I can also mention that the tokenize function splits a string into an "array" of the parts between the parts that is matched by the expression given to tokenize (similar to "split" in some other languages, like python).

The result of the transoformation? Here it goes:

<?xml version="1.0" encoding="UTF-8"?>
<cmdsynopsis>
   <command>python</command>
   <arg>sam_to_bam.py</arg>
   <arg>--input1 <replaceable>source.input1</replaceable>
   </arg>
   <arg>--ref_file <replaceable>source.ref_file</replaceable>
   </arg>
   <arg>--ref_file <replaceable>"None"</replaceable>
   </arg>
   <arg>--output1 <replaceable>output1</replaceable>
   </arg>
</cmdsynopsis>

Not perfect (there are double "--ref_file" arguments still), but at least it has parsed up the different arguments, removed some galaxy specific stuff (the parts enclosed by "{}") and the conditional statements.
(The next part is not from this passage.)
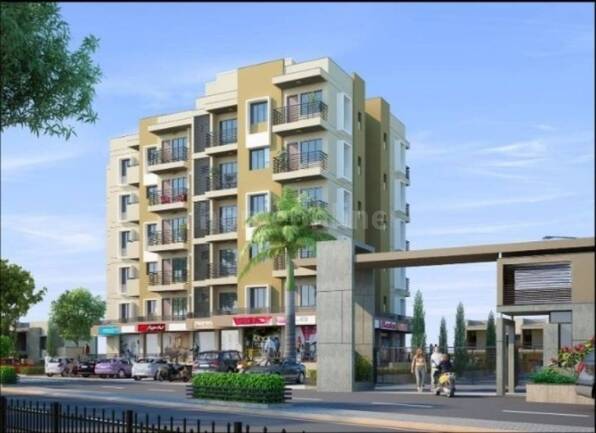 ESSARJEE SAMPADA PHASE 4 – Elevation Image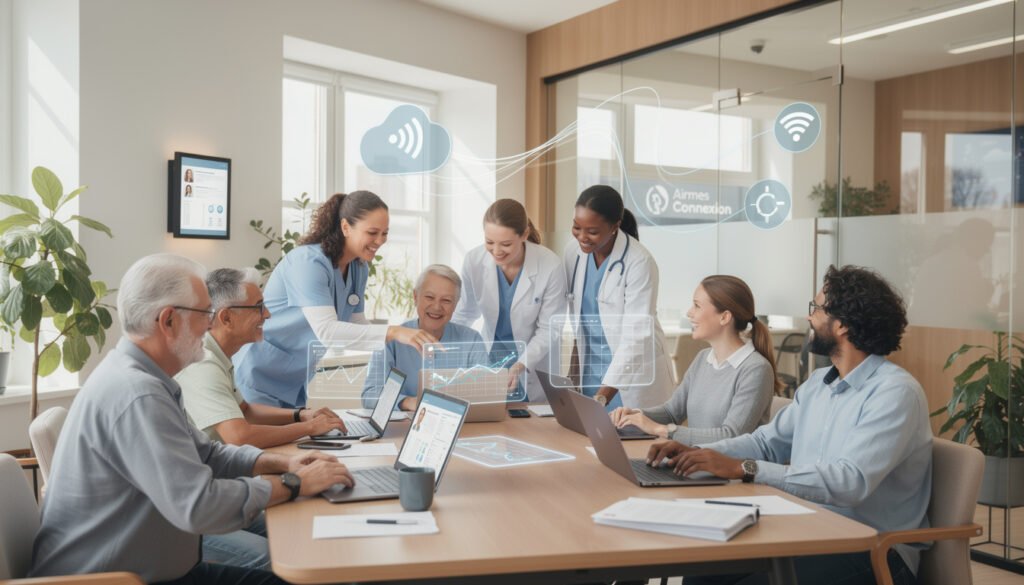 découvrez comment airmes connexion peut optimiser et améliorer la qualité de votre service médico-social grâce à ses solutions innovantes et adaptées.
At least I think it shows that xslt + regex is actually an option, don't you think? :)

A caveat here though: I found out that most of the XSLT processor tools for Ubuntu (xsltproc, xalan, the one built into php5) don't accept XSLT 2.0 features such as regex, so I ended up using the java based saxon processor.

To call it for doing a transformation, you simply go (when using the open source "home edition"):

java -jar saxon9he.jar [xml-file] [xslt-file] > [output-file]

Works good! (does a good job of formatting the XML too).